Vers une réconciliation ou une guerre ouverte ?
Pour l’heure, la Maison Blanche tente de minimiser l’ampleur de la crise, mais les observateurs s’accordent à dire que le point de non-retour semble atteint. Musk, avec sa puissance financière et médiatique, pourrait devenir un opposant redoutable à Trump, tandis que ce dernier dispose du levier de l’État pour frapper les entreprises de son ancien allié.

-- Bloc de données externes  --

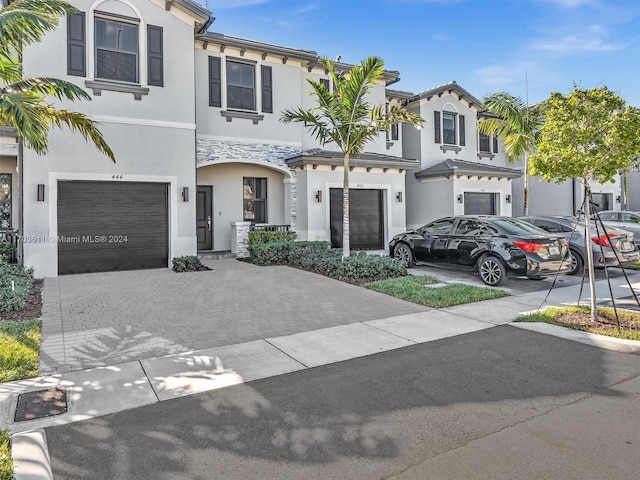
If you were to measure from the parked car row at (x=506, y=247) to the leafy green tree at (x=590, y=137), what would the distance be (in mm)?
1633

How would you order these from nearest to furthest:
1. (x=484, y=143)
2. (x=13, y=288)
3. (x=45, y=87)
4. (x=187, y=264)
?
1. (x=13, y=288)
2. (x=45, y=87)
3. (x=187, y=264)
4. (x=484, y=143)

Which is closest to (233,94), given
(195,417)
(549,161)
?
(549,161)

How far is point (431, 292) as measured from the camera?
871 centimetres

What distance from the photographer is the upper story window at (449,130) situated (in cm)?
1972

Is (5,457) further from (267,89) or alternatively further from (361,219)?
(361,219)

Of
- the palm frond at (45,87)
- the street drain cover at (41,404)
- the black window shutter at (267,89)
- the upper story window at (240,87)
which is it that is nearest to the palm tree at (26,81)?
the palm frond at (45,87)

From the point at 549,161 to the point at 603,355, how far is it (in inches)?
125

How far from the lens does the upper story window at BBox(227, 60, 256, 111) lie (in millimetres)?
14641

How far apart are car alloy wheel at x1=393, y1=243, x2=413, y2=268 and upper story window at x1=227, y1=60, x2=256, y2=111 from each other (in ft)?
23.0

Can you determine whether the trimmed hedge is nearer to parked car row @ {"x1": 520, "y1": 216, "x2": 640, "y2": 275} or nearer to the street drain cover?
parked car row @ {"x1": 520, "y1": 216, "x2": 640, "y2": 275}

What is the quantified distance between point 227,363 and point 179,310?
117 inches

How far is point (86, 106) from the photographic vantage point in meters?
11.3

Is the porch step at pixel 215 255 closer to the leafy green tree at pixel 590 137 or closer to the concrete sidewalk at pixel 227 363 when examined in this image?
the concrete sidewalk at pixel 227 363

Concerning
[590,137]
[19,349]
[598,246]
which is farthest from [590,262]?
[19,349]
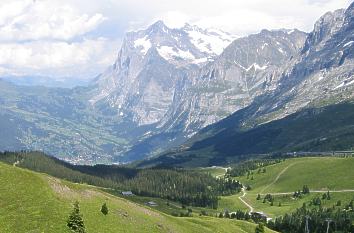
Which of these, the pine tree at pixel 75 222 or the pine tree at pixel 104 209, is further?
the pine tree at pixel 104 209

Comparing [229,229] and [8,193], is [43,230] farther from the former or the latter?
[229,229]

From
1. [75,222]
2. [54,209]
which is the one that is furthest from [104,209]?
[75,222]

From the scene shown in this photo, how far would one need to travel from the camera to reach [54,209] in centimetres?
8594

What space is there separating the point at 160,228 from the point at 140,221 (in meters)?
4.48

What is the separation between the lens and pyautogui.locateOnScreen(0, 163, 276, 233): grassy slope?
267 ft

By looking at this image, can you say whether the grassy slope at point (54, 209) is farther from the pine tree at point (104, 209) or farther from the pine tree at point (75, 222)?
the pine tree at point (75, 222)

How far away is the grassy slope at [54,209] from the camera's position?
267ft

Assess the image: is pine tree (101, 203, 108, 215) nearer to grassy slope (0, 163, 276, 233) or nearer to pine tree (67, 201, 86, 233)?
grassy slope (0, 163, 276, 233)

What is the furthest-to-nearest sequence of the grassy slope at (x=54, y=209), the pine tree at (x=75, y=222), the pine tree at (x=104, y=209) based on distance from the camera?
the pine tree at (x=104, y=209) < the grassy slope at (x=54, y=209) < the pine tree at (x=75, y=222)

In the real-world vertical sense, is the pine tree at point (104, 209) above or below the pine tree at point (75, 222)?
above

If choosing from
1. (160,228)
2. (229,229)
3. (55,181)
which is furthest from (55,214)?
(229,229)

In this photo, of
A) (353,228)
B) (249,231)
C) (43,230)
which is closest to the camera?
(43,230)

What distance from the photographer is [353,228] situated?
188625mm

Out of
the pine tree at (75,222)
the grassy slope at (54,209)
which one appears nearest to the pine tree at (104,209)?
the grassy slope at (54,209)
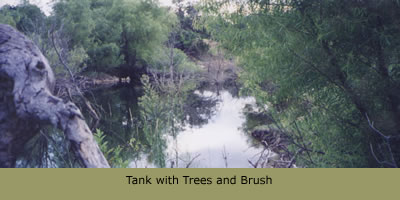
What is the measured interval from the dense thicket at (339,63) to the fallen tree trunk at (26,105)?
209cm

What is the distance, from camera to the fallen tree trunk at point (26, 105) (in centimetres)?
170

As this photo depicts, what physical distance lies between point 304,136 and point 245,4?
2047 mm

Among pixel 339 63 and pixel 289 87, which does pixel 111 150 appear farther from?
pixel 339 63

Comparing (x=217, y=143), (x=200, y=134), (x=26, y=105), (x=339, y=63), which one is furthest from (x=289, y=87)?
(x=200, y=134)

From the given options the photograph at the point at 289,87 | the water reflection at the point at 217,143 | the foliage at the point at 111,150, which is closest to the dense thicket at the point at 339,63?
the photograph at the point at 289,87

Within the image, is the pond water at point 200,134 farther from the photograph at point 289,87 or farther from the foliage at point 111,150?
the foliage at point 111,150

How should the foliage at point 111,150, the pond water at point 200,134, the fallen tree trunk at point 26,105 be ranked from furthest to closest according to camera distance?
the pond water at point 200,134 → the foliage at point 111,150 → the fallen tree trunk at point 26,105

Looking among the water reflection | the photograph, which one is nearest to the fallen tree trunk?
the photograph

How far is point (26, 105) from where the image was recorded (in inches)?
74.7

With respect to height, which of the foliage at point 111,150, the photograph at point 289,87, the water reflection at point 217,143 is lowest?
the water reflection at point 217,143

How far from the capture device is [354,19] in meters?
2.46

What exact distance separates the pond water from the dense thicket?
1.71 meters

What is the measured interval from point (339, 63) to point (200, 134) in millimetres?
6137

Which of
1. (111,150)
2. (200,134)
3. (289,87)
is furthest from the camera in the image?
(200,134)
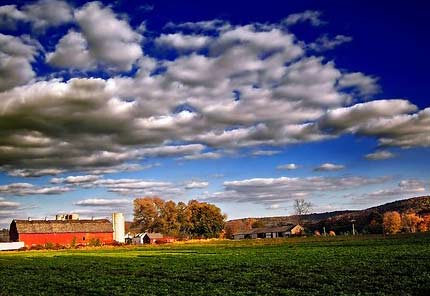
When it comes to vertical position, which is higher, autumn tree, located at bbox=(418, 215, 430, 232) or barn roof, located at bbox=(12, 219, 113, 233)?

Ce duel entre « l’homme le plus puissant » et « l’homme le plus riche » du monde promet de secouer l’Amérique et au-delà, dans un spectacle où les egos rivalisent avec les enjeux stratégiques.
Alors que le Sénat examine le projet de loi budgétaire, tous les regards sont tournés vers ces deux géants. Leur prochain coup pourrait redéfinir non seulement leur relation, mais aussi le paysage politique et économique des États-Unis pour les années à venir.